Claude Oreiller:Nous sommes encore en train d'optimiser les synergies qui résultent de la fusion de 1999. Nous avons atteint un bon niveau d'efficience dans le Chablais, qui correspond au bassin de transports d'Aigle selon le découpage du Conseil d'Etat vaudois. Nous ne voyons donc pas l'utilité d'étendre la fusion à d'autres compagnies vaudoises puisque nous couvrons notre région. Toutefois, nous prêtons fortement attention à ce projet. Je crois plus à des collaborations ponctuelles entre les compagnies sur des sujets précis. Dans le cadre de la convention collective de travail (CCT), plusieurs compagnies vaudoises se sont mises d'accord par exemple.

- Vous ne pensez donc pas qu'un réseau de transports vaudois global puisse apporter aux TPC des avantages, notamment économiques?

- Je n'en suis pas certain dans la mesure où nous avons déjà procédé à une rationalisation au sein des TPC. Nous sommes maintenant à l'unité près en terme de force de travail et il me semble que nous ne pouvons pas aller au-delà. Au niveau de l'entretien des véhicules ou des voies, certains avantages pourraient peut-être être dégagés. Mais, à la longue, la gestion des infrastructures d'un tel réseau coûterait trop cher.
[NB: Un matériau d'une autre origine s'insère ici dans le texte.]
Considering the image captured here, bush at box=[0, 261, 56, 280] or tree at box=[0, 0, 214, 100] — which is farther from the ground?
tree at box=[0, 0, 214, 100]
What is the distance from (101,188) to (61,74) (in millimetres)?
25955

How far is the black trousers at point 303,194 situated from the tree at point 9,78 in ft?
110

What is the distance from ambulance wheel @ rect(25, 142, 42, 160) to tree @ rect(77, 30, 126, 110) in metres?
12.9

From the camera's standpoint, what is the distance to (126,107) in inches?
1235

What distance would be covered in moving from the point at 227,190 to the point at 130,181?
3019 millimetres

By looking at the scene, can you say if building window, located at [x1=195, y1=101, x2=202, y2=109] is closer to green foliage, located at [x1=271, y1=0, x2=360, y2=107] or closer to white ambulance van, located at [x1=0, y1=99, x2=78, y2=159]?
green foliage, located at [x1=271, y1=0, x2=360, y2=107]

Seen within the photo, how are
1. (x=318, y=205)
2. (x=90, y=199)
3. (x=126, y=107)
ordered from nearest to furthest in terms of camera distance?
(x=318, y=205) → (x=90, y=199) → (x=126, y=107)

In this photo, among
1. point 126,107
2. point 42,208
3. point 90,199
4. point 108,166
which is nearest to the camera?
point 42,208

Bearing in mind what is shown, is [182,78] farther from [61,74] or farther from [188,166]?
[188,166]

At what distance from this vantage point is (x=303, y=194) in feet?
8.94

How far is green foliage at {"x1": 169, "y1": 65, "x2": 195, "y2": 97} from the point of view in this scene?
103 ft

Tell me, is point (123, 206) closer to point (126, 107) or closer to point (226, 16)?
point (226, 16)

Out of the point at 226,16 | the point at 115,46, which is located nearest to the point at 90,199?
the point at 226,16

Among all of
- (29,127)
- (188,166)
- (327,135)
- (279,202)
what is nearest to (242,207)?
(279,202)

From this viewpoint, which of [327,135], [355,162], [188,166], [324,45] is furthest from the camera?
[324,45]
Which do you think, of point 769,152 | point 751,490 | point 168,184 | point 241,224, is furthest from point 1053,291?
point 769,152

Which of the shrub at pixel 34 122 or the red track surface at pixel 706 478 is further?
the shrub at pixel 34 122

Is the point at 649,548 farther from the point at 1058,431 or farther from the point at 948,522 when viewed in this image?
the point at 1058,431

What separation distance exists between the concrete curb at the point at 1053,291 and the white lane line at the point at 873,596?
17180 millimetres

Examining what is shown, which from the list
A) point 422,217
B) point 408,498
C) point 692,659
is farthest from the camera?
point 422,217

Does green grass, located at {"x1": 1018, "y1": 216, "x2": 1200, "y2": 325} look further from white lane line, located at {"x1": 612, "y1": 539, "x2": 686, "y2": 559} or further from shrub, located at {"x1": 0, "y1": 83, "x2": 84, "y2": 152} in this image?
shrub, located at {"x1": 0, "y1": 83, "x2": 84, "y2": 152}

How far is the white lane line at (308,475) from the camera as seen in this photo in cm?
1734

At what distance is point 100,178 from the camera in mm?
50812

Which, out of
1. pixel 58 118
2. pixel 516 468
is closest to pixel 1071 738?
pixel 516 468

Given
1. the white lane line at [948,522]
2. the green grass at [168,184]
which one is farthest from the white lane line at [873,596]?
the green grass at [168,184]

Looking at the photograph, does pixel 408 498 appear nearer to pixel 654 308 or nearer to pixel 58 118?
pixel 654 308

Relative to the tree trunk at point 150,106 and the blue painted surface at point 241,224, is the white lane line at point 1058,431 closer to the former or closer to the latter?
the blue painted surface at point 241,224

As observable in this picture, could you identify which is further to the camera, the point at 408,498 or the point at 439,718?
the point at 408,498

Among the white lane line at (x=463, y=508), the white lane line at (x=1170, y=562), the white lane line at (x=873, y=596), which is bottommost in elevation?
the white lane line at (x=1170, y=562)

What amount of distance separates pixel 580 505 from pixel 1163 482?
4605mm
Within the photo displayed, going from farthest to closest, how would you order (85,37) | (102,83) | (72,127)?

- Y aurait-il plus à y perdre?

- Nous connaissons bien la région que nous desservons. Une organisation suprarégionale perdrait peut-être de vue les besoins de ces marchés locaux. Nous organisons, par exemple, des transports scolaires spéciaux, ou pour les sports d'hiver. Dans une plus grande structure, on pourrait craindre de ne plus être entendu.

- Que répondez-vous à ceux qui vous reprochent de toucher des subventions?

- Ces subventions s'inscrivent dans la logique confédérale de l'égalité des chances. Au nom de la solidarité, nous pouvons ainsi proposer des transports à des heures parfois creuses. Dans cette optique nous négocions des mandats de prestations avec les cantons de Vaud et du Valais ainsi qu'avec l'Office fédéral des transports.